Nommé, en 1995, chapelain au sanctuaire de Notre-Dame de Montligeon (Orne), il devient recteur de ce sanctuaire consacré à la prière pour les défunts, charge qu’il occupera jusqu’à son élection comme Modérateur général de la Communauté Saint-Martin. Pendant cette période, don Paul est également membre du conseil presbytéral du diocèse de Sées pendant six ans et secrétaire du même conseil pendant 3 ans.

Docteur en théologie en 2005, don Paul est l’auteur d’une thèse sur Les fondements ecclésiologiques du Presbytérium selon le concile Vatican II et la théologie post-conciliaire.
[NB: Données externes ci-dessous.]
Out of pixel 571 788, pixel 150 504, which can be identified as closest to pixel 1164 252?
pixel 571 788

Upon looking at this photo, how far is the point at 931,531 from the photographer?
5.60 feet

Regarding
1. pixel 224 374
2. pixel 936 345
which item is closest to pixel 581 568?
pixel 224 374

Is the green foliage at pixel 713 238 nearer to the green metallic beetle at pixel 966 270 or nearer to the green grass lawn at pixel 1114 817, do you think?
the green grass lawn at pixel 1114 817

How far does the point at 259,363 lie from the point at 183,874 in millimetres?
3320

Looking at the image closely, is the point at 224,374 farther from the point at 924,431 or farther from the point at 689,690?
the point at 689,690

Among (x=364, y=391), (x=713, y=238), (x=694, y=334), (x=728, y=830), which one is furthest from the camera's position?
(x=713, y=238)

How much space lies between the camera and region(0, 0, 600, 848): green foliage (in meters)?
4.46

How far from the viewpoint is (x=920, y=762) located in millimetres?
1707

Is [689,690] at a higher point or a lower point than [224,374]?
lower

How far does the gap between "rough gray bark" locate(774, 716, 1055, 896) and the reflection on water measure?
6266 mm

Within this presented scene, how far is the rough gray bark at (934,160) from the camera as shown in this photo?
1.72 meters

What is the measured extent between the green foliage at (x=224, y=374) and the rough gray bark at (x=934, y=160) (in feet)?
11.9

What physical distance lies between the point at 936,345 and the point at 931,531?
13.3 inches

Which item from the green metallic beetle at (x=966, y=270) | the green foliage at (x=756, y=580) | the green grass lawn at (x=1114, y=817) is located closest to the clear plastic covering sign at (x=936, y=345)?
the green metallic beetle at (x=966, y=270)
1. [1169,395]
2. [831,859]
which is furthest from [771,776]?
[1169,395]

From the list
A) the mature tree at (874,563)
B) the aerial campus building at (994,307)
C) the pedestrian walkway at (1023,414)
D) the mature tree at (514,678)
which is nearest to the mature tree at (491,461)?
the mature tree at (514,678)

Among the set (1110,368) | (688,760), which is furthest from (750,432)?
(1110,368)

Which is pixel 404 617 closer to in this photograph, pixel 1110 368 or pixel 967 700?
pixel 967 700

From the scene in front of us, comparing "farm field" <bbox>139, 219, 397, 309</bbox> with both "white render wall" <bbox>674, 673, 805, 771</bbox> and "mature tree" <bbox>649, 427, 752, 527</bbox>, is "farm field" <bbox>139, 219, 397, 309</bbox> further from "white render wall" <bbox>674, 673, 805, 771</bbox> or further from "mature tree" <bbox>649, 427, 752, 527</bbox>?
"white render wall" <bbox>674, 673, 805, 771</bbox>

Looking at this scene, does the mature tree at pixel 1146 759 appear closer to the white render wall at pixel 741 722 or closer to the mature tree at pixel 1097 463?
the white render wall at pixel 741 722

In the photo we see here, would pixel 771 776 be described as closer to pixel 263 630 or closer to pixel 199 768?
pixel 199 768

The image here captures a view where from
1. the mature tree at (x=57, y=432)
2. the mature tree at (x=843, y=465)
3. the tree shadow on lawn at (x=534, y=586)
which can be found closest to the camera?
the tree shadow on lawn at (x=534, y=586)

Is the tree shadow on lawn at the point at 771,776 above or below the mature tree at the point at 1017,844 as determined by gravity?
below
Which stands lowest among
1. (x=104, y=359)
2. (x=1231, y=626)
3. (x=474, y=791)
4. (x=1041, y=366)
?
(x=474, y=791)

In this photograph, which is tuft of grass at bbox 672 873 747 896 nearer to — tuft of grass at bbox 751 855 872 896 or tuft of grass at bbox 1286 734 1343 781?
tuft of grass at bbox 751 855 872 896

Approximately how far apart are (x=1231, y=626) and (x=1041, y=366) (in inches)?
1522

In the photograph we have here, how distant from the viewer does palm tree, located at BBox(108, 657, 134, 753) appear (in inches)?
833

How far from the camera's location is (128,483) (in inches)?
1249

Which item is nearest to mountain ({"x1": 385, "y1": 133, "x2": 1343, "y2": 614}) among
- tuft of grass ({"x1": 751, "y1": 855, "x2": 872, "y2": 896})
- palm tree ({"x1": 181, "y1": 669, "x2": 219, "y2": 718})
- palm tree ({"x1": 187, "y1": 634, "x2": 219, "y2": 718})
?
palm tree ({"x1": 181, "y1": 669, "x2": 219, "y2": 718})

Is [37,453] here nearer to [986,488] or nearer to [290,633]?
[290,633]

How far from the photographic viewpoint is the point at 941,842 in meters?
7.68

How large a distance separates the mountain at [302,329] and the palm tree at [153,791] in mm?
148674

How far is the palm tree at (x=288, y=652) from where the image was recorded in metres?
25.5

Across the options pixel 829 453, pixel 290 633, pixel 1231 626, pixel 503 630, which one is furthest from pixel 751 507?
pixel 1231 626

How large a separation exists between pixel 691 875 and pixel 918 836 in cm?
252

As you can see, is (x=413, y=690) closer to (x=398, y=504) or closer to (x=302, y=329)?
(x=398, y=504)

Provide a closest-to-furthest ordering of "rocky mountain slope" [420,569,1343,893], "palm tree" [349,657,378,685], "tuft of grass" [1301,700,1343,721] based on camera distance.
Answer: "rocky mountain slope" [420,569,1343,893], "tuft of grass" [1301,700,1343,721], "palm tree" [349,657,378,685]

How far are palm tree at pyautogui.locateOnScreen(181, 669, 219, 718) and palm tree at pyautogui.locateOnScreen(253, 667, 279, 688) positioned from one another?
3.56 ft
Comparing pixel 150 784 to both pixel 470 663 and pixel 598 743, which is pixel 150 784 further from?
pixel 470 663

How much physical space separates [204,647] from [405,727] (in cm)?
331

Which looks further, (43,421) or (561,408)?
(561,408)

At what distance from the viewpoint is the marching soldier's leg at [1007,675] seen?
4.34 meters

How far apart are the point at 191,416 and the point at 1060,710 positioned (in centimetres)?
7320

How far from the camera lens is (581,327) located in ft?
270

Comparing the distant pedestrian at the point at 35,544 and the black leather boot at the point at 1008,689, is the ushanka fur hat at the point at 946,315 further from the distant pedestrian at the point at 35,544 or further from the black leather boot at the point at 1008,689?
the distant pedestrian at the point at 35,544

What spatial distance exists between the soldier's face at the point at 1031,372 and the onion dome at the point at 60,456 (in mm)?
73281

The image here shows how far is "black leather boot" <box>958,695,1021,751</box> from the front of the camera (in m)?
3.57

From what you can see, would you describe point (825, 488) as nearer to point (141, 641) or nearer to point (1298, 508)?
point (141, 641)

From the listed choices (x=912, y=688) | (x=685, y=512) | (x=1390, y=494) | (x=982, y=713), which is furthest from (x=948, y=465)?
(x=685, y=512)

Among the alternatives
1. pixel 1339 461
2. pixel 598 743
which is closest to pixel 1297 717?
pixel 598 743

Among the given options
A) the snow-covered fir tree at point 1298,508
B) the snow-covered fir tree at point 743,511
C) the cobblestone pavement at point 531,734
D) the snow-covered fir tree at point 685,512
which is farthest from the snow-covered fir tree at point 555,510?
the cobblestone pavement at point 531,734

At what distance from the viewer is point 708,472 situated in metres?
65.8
Enseignant la théologie dogmatique à l’École de théologie de la Communauté, depuis 1993, il intervient également dans différents lieux d’enseignement, comme le Centre d’études théologiques de Caen. Il est également sollicité pour prêcher des retraites et intervenir dans différents diocèses et communautés, notamment des thèmes de la spiritualité sacerdotale et de l’espérance chrétienne, sur lesquels il a publié des ouvrages.  Renvoi à la page de ses publications.

Le 26 avril 2010, don Paul Préaux est élu Modérateur général de la Communauté Saint-Martin et réélu en 2016 à cette charge pour un nouveau mandat de six ans. Il est à nouveau élu à cette charge en 2022 pour un dernier mandat.